*** Block opens ***

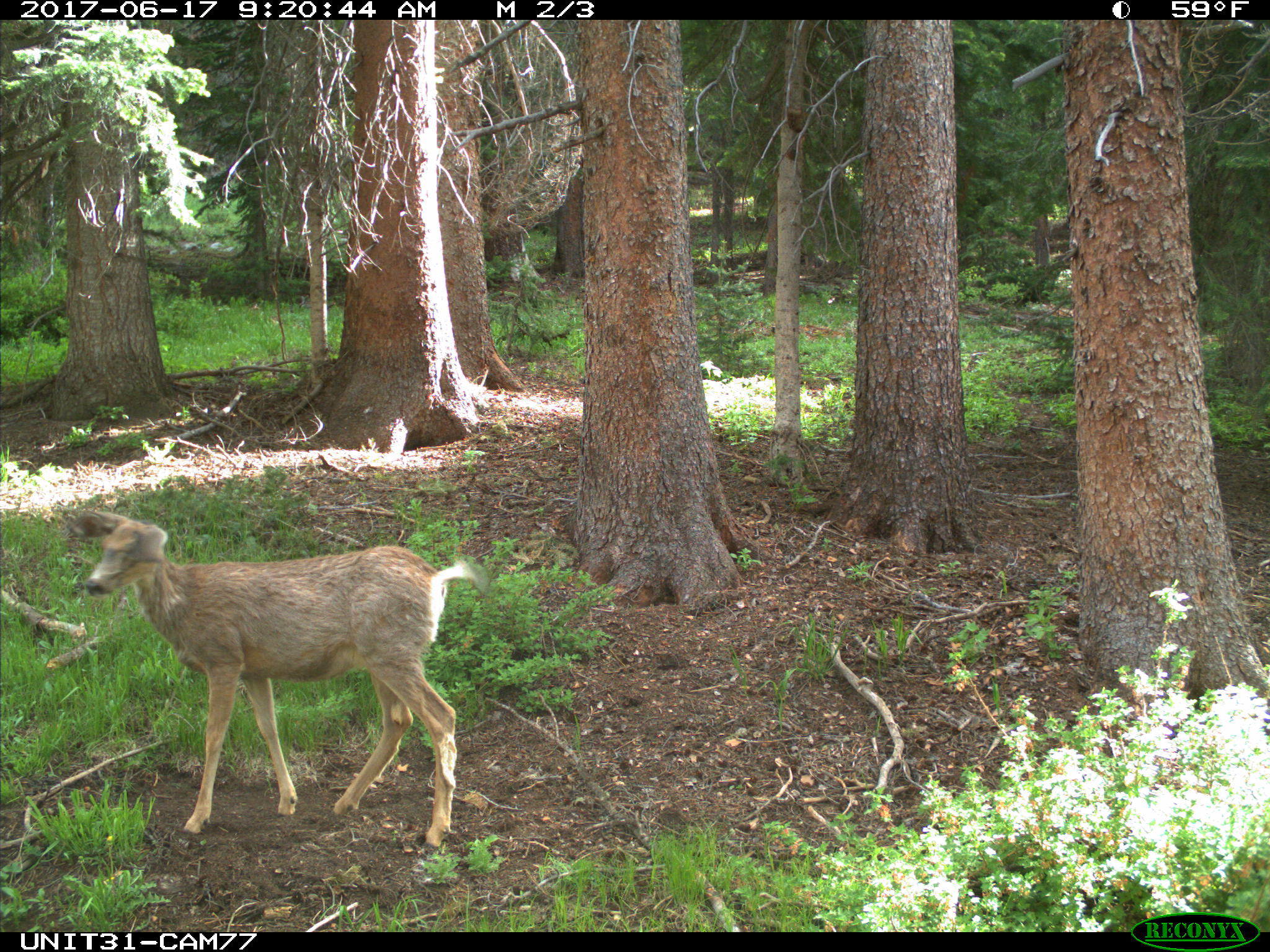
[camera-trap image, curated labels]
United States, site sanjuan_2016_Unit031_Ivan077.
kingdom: Animalia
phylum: Chordata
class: Mammalia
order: Artiodactyla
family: Cervidae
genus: Odocoileus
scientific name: Odocoileus hemionus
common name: mule deer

*** Block closes ***

**What this task involves:**
Copy exactly. The range runs from the line containing "order: Artiodactyla" through the last line of the data.

**Output below:**
order: Artiodactyla
family: Cervidae
genus: Odocoileus
scientific name: Odocoileus hemionus
common name: mule deer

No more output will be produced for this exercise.